Now let’s try using a tree-based model with SelectFromModel. We’ll use ExtraTreesClassifier, which is an ensemble of decision trees similar to random forests. After importing it from the ensemble module, we’ll create an instance to use for feature selection called “et_selection”.

from sklearn.ensemble import ExtraTreesClassifier
et_selection = ExtraTreesClassifier(n_estimators=100, random_state=1)

Then, we’ll update both the feature selection object and the Pipeline. Notice that ExtraTreesClassifier has replaced logistic regression as the second step in the Pipeline.

selection = SelectFromModel(et_selection, threshold='mean')
fs_pipe = make_pipeline(ct, selection, logreg)
fs_pipe

When we cross-validate the updated Pipeline, the resulting score is 0.815, which is not quite as good.

cross_val_score(fs_pipe, X, y, cv=5, scoring='accuracy').mean()

0.8148013307388112

Pipeline accuracy scores:

Grid search (VC): 0.834
Grid search (RF): 0.829
Grid search (LR): 0.828
Baseline (LR with SelectFromModel LR): 0.826
Baseline (LR with SelectPercentile): 0.819
Baseline (VC): 0.818
Baseline (LR with SelectFromModel ET): 0.815
Baseline (LR): 0.811
Baseline (RF): 0.811

As I mentioned earlier in this chapter, it’s important to tune the feature selection parameters, the transformer parameters, and the model parameters all at the same time. We’ll do this using a grid search.

To start, we’ll make a copy of our params dictionary called “fs_params”. We want to add a new entry in order to tune the threshold parameter of SelectFromModel. For the dictionary key, we specify the step name, which is selectfrommodel (all lowercase), followed by two underscores, followed by the parameter name.
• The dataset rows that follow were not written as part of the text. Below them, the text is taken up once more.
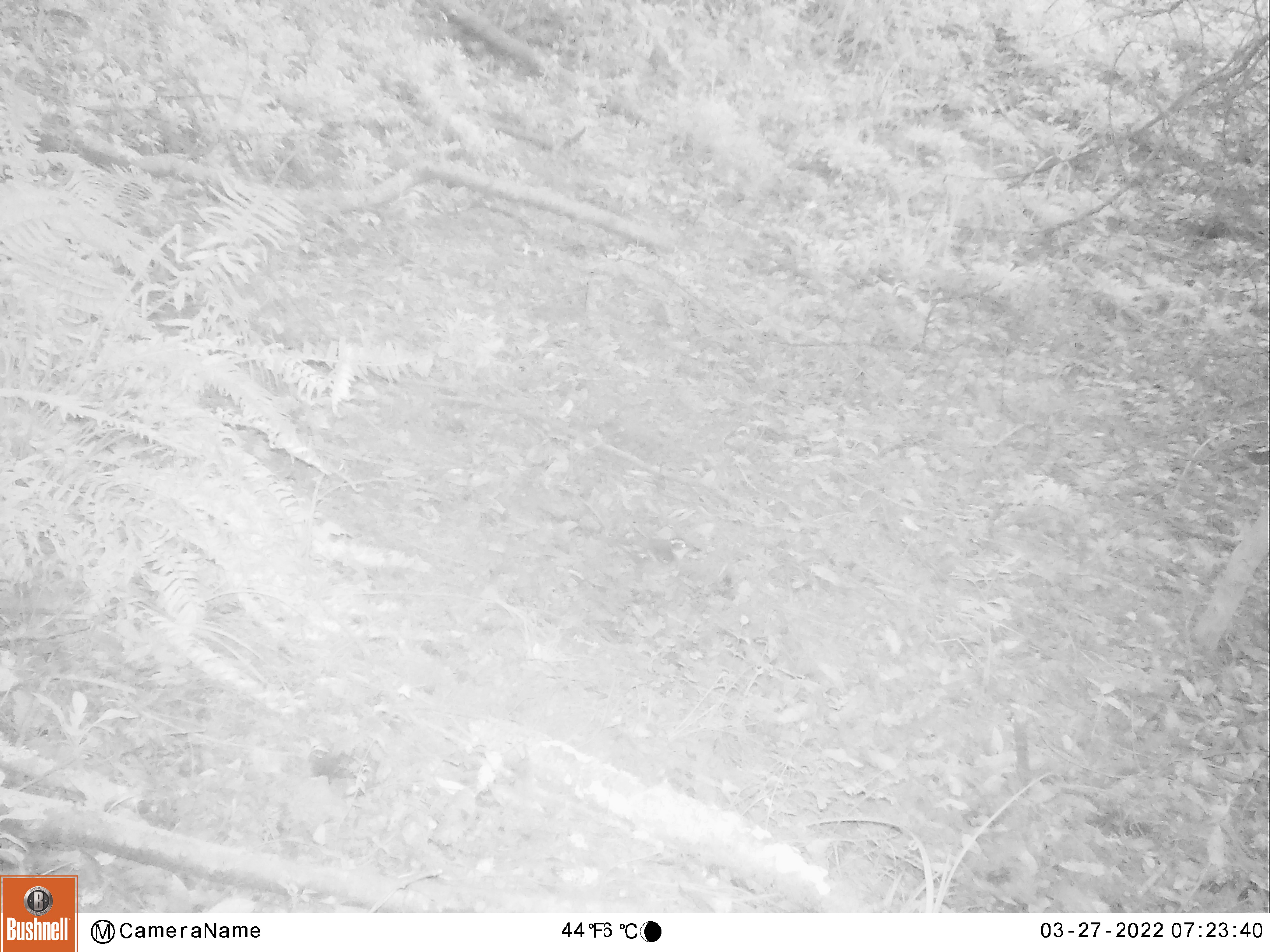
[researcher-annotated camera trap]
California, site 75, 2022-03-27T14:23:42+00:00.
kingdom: Animalia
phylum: Chordata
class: Aves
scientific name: Aves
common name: bird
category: unknown bird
Unknown bird (bird) (Aves).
For the values, we’ll pass a list of mean, 1.5 times the mean, and negative infinity, which means don’t remove any features.

fs_params = params.copy()
fs_params['selectfrommodel__threshold'] = ['mean', '1.5*mean', -np.inf]

Let’s review the fs_params dictionary to see everything we’re tuning.

fs_params

{'logisticregression__penalty': ['l1', 'l2'],
 'logisticregression__C': [0.1, 1, 10],
 'columntransformer__pipeline__onehotencoder__drop': [None, 'first'],
 'columntransformer__countvectorizer__ngram_range': [(1, 1), (1, 2)],
 'columntransformer__simpleimputer__add_indicator': [False, True],
 'selectfrommodel__threshold': ['mean', '1.5*mean', -inf]}

We’ll create a new instance of GridSearchCV called fs_grid, and make sure to pass it the fs_pipe and fs_params objects. Then we’ll run the grid search.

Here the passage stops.